Tanto os funcionários da empresa quanto a companhia, enquanto pessoa
jurídica, podem ser responsabilizados, segundo advogados ouvidos pela
reportagem.
Não há grau hierárquico que esteja imune. Podem ser atingidos de gerentes
e auditores externos a conselheiros e o presidente da empresa — desde que se
comprove que alguma responsabilidade, direta ou indireta, no incidente.
Por exemplo: um engenheiro que agiu de má-fé em seus laudos, mas também um
diretor que soube de problemas na barragem e se omitiu, explica Gilberto Passos
de Freitas, desembargador aposentado e especialista em responsabilização por
dano ambiental.
Na prática, porém, responsabilizar executivos não é tão fácil, afirmam os
advogados.
No caso de Brumadinho (MG), onde rompeu a barragem da Vale na sexta-feira
(25), a expectativa é que as ações penais contra executivos e técnicos da Vale
sigam a linha dos processos movidos contra funcionários da Samarco, após o
rompimento da barragem de Fundão, em Mariana (MG), há três anos.
Entre os crimes apontados pelo MPF (Ministério Público Federal) estão
homicídio, inundação, desabamento, lesão corporal, além de diversos crimes
ambientais.
Esses processos, movidos contra 21 executivos, conselheiros e
funcionários, ainda não foram julgados e seguem em tramitação, ainda na
primeira instância.
A punição criminal é mais difícil justamente pela necessidade de comprovar
a responsabilidade específica da pessoa e porque o julgamento penal é mais
rigoroso do que o civil, diz Freitas.
Ele cita como exemplo um caso mais antigo: o vazamento de óleo da
Petrobras em Araucária, no Paraná, em 2000.
À época, a ação penal contra o então presidente da estatal, Henri Philippe
Reichstul, foi trancada pelo STF (Supremo Tribunal Federal), porque não foi
encontrada uma relação consistente de causa e efeito entre ações ou omissões do
executivo e o vazamento.
Essa dificuldade não se limita ao Brasil. Nos Estados Unidos, a
responsabilização de executivos por acidentes ambientais é rara.
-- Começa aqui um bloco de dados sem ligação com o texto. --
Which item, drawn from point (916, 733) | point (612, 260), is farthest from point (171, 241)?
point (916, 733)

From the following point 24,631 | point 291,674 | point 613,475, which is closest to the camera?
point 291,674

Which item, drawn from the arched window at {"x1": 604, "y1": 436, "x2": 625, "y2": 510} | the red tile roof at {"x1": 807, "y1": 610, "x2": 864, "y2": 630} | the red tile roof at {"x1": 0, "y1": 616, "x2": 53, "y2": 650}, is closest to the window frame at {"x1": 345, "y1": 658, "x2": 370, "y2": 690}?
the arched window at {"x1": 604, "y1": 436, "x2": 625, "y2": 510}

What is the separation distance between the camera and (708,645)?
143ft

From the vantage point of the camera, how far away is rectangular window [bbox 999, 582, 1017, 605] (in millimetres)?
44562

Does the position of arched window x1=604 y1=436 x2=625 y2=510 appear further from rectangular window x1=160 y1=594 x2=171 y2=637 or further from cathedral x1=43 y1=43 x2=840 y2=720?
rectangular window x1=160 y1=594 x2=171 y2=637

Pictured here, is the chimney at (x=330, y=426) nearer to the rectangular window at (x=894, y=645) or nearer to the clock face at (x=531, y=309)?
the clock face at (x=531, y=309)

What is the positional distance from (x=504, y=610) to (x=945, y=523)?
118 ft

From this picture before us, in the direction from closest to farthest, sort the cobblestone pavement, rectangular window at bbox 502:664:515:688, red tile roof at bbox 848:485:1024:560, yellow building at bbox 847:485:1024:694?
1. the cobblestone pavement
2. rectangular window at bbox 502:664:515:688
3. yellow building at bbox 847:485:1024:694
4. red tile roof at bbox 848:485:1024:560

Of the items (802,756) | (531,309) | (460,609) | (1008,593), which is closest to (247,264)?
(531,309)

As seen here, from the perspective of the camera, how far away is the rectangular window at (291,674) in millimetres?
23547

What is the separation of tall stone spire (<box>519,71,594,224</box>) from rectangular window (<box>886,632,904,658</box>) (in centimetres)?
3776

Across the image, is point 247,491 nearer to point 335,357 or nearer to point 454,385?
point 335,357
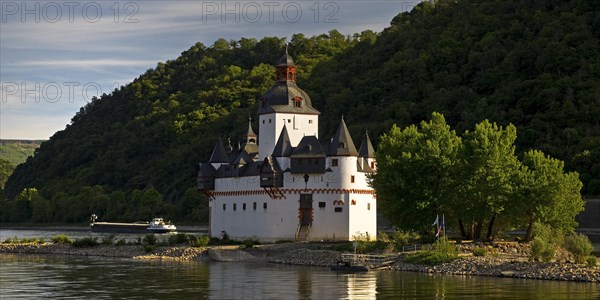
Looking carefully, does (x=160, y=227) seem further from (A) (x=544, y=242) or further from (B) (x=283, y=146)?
(A) (x=544, y=242)

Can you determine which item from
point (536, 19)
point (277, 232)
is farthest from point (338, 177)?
point (536, 19)

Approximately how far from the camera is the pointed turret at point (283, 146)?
106625 mm

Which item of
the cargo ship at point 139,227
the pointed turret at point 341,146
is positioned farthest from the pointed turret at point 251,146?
the cargo ship at point 139,227

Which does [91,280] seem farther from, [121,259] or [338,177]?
[338,177]

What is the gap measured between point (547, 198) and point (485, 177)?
223 inches

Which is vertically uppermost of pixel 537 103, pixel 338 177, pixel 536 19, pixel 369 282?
pixel 536 19

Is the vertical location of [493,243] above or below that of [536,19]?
below

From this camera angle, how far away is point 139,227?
177125 mm

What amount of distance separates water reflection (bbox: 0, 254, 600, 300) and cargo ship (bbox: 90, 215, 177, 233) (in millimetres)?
81039

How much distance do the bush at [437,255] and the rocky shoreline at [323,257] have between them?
2.33 feet

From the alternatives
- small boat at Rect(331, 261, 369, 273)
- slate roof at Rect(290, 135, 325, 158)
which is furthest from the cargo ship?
small boat at Rect(331, 261, 369, 273)

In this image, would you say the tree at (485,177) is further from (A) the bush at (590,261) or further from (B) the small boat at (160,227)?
(B) the small boat at (160,227)

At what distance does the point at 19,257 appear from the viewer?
103938 millimetres

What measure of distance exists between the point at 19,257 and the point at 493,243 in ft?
149
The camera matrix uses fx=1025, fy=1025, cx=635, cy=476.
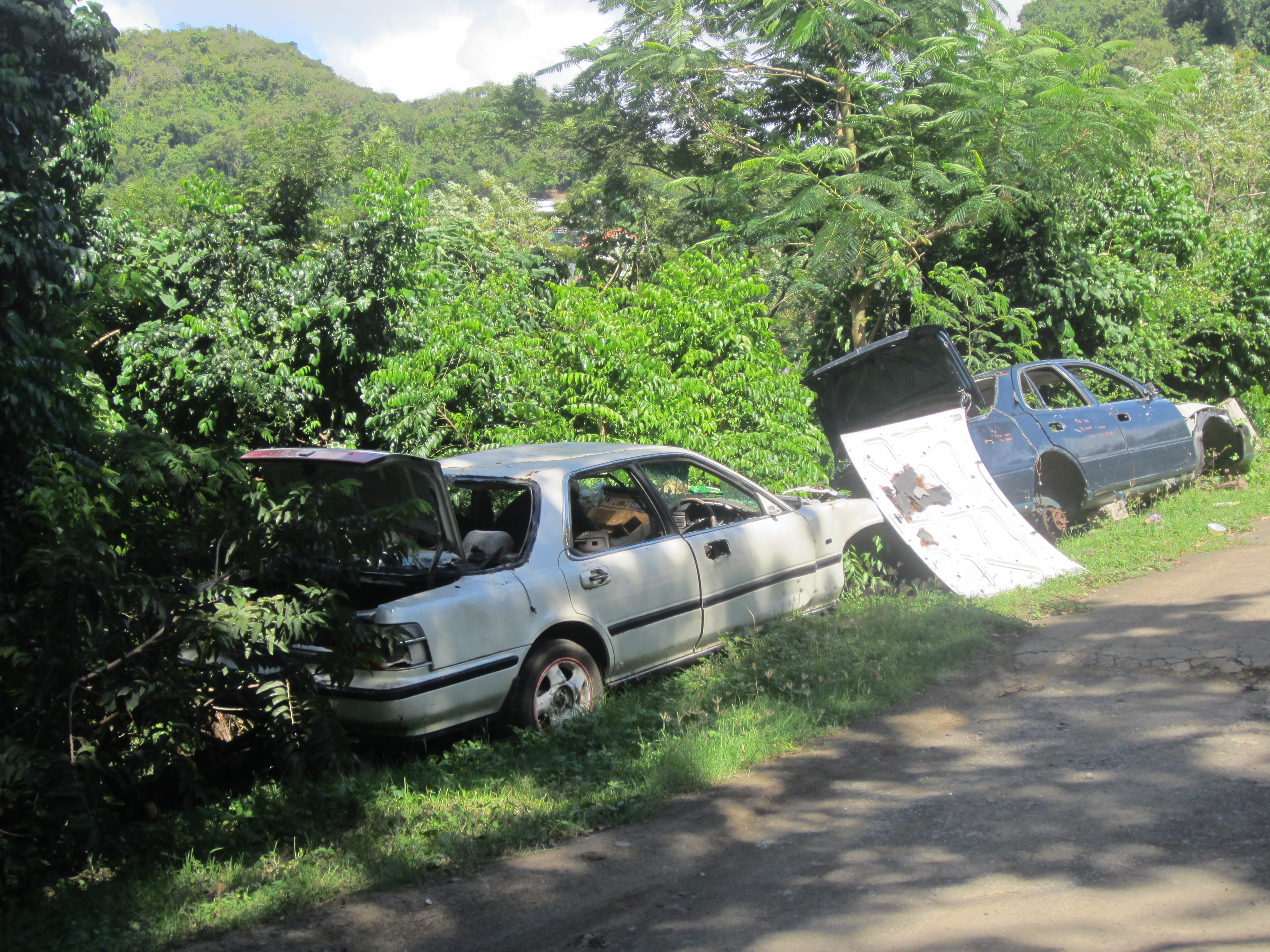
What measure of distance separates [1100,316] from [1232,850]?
451 inches

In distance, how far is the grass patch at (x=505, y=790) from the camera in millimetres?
3688

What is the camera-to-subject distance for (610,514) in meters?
6.52

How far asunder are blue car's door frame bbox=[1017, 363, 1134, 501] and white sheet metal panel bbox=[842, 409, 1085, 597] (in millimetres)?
1004

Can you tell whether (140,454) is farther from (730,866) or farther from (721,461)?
(721,461)

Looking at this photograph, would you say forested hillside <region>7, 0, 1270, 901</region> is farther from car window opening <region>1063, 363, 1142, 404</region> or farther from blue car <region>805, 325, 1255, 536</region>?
blue car <region>805, 325, 1255, 536</region>

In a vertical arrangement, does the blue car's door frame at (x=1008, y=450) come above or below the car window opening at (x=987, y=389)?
below

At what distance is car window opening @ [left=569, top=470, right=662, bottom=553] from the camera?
239 inches

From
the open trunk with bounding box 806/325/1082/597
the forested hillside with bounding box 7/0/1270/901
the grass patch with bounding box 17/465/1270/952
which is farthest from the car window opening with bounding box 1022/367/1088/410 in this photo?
the grass patch with bounding box 17/465/1270/952

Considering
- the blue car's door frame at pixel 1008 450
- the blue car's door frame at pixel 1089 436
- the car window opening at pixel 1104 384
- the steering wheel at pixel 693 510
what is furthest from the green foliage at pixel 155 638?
the car window opening at pixel 1104 384

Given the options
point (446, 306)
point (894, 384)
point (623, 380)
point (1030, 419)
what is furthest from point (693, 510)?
→ point (1030, 419)

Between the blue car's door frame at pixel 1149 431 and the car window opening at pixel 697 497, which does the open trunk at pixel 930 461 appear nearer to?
the car window opening at pixel 697 497

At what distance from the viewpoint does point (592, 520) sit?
647 cm

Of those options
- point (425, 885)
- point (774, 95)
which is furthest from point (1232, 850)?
Answer: point (774, 95)

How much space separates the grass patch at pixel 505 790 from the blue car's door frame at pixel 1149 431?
3.91 meters
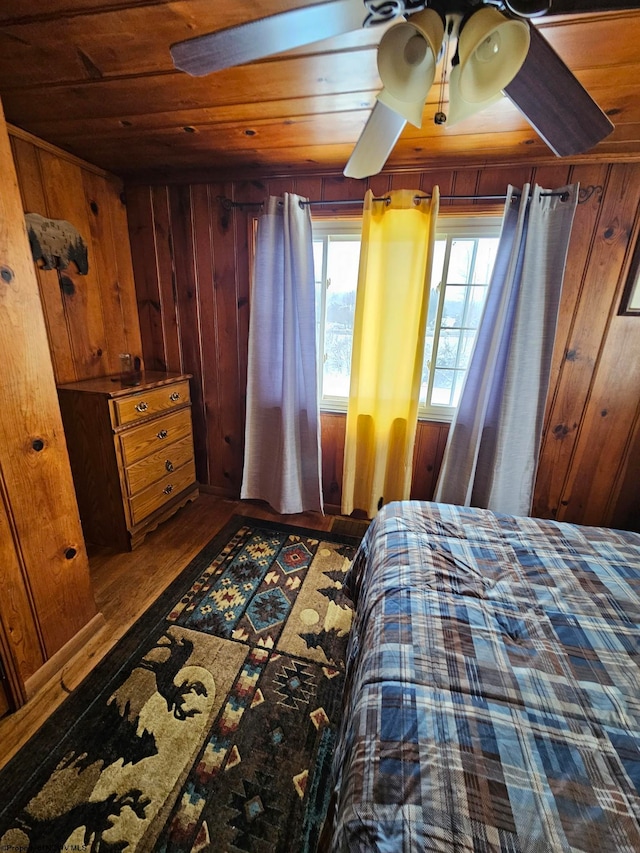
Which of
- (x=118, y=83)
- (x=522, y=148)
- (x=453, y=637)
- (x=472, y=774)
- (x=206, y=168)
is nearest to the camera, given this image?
(x=472, y=774)

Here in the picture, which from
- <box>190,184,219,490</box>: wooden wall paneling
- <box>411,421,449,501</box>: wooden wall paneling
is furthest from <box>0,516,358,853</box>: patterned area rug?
<box>190,184,219,490</box>: wooden wall paneling

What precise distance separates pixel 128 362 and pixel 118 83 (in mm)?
1523

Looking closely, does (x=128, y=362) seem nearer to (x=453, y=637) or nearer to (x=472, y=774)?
(x=453, y=637)

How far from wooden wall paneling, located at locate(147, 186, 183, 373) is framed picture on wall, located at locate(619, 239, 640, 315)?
9.29ft

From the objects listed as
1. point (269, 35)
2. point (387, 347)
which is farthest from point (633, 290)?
point (269, 35)

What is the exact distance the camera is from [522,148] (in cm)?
172

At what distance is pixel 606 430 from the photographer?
2115 mm

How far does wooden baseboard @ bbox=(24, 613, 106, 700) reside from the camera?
1318 millimetres

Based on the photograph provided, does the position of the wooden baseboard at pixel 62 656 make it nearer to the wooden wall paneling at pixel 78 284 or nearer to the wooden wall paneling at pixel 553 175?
the wooden wall paneling at pixel 78 284

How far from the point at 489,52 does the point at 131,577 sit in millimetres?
2530

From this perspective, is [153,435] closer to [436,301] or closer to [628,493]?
[436,301]

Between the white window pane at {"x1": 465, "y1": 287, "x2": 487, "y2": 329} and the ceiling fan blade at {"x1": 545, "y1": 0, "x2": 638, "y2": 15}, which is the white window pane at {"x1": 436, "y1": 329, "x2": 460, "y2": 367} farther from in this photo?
the ceiling fan blade at {"x1": 545, "y1": 0, "x2": 638, "y2": 15}

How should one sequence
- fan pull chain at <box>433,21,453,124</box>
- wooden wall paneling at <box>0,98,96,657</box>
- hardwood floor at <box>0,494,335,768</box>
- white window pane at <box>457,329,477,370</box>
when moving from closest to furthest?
fan pull chain at <box>433,21,453,124</box>
wooden wall paneling at <box>0,98,96,657</box>
hardwood floor at <box>0,494,335,768</box>
white window pane at <box>457,329,477,370</box>

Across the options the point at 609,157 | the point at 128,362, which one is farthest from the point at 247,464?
the point at 609,157
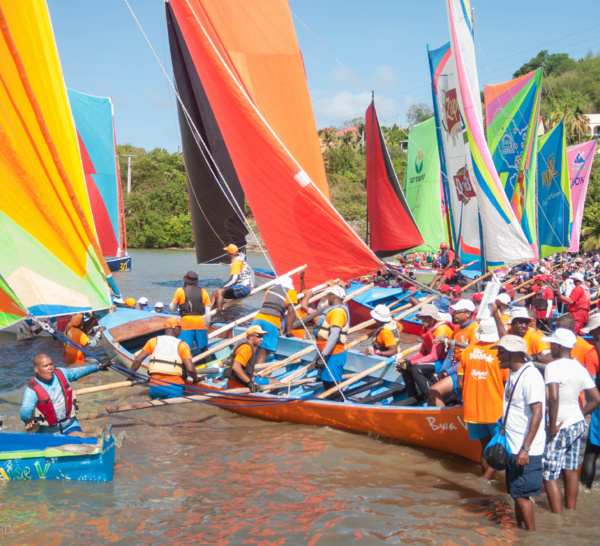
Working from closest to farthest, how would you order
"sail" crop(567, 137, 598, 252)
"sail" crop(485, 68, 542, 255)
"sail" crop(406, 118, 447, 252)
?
"sail" crop(485, 68, 542, 255) → "sail" crop(567, 137, 598, 252) → "sail" crop(406, 118, 447, 252)

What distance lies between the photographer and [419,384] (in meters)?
7.68

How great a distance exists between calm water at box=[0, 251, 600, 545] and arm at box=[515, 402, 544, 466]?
3.15 ft

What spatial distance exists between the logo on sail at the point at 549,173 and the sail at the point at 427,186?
182 inches

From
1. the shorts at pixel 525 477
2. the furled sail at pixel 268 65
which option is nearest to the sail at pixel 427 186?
the furled sail at pixel 268 65

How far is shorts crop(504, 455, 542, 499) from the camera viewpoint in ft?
16.0

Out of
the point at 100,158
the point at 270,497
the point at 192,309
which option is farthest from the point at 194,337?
the point at 100,158

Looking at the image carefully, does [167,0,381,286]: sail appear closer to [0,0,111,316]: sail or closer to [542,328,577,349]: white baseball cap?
[0,0,111,316]: sail

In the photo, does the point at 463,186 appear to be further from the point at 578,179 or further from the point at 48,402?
the point at 578,179

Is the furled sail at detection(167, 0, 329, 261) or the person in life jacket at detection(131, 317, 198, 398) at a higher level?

Em um dos piores acidentes do país, o vazamento de petróleo provocado pela
explosão de uma plataforma da BP no Golfo do México, em 2010 — que matou 11
trabalhadores e deixou 22 feridos — nada aconteceu com os dirigentes da
companhia.
A maior punição foi dada em 2016 a um fiscal de sondas, que se declarou
culpado de uma acusação menor e ficou dez meses sob liberdade condicional.
David Rainey, ex-vice-presidente da petrolífera, foi absolvido por um júri
em 2015 das acusações de mentir para agentes federais sobre a quantidade de
petróleo que vazou.
O problema é que, tal como no Brasil, é preciso evidenciar que houve, por
exemplo, omissão dos executivos, afirma Blaine LesCene, professor de direito da
Loyola University, em Nova Orleans.
Para Rena Steinzor, professora da faculdade de direito da Universidade de
Maryland, só multar ou penalizar financeiramente a empresa é insuficiente para
convencer as empresas a mudarem seus processos para evitar novas tragédias.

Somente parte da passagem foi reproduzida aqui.